The only ministerial spending authorized during this period was for student salaries. Departments, residential colleges and university offices continued to pay students the hourly wages expected for remote work. In cases where remote work was not possible, departments were ordered to pay their student workers for the number of hours they would have spent working had they remained on campus. For some students, continuing to collect these salaries has closed the family income gap.

“Basically the money I have [been] coming off campus I’m saving money because my dad stopped working since he was 65, and the money I earn helps us a bit to support ourselves, ”Olivares said.

In addition to student accommodation during the pandemic, the University also had to formulate a plan for staff members who moved to work on a severely depopulated campus.

According to university president Scott Strobel, staff at Yale Housing and Dining continued to be paid throughout the spring and summer.

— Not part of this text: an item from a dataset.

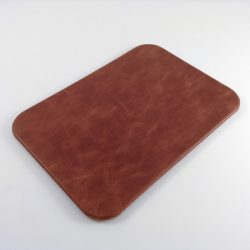 Garnet Antiqued Leather Desk Pad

In addition, Yale Housing and Dining staff are currently receiving the same amount and number of workers as if the campus were operating at full capacity, Strobel said.

“We used the University’s reserves to pay their salaries even though some of the work stopped when the students left campus and some of them were unable to work from home,” said Strobel. “The cost to cover the salaries of employees who could not work was over $ 25 million.”


Other schools across the country, such as Stanford University, Harvard University, Columbia University, and Cornell University, have issued similar financial policies regarding student accommodation and food costs over the course of the year. spring semester.

In an email sent to Cornell students, the university said it would provide “students on campus with emergency financial assistance to support their relocation expenses by offsetting the value of their remaining housing contract. beyond March 29, 2020 “.

Undergraduates who resided in a residence at Columbia also received a pro-rated refund based on the day the students were mandated to vacate their residence.

However, not all schools have issued refunds. Julia Coccaro, a sophomore student at Barnard College last year, spent days waiting for Barnard’s responses before being informed that she would not receive a housing reimbursement based on her financial aid.

According to Coccaro, she wanted to use the reimbursement to cover living expenses in New York. As she did not receive a refund from the school, Coccaro lived on the Morningside Heights campus for the remainder of Barnard’s spring semester.

As the pandemic spreads, college financial responses continue to vary across the country. While Yale’s budget allows the University to adjust in this time of change, some smaller colleges are strapped for cash and unable to do so.

MacMurray College in Illinois, for example, announced in May that it was due to close after 174 years, making it the first higher education victim of the COVID-19 pandemic.

Rutgers University, a public school in New Jersey, has announced it will lose $ 200 million in revenue due to COVID-19, University President Robert Barchi said at a meeting of the Council of governors earlier this year. A quarter of that amount – $ 50 million – will be used to reimburse students for unused campus services.

“Basically I’m pretty grateful for how Yale handled this whole situation in the short time we left for the break when we were asked not to come back,” Olivares said. “I know a lot of my friends from small liberal arts schools who are also FGLI have not been reimbursed or are not currently paid for their jobs on campus until the end of the school year. You know the only way Yale is able to do this is because of the money they have, and I’m thankful that they actually used their budget to support students for the remaining few weeks of the semester.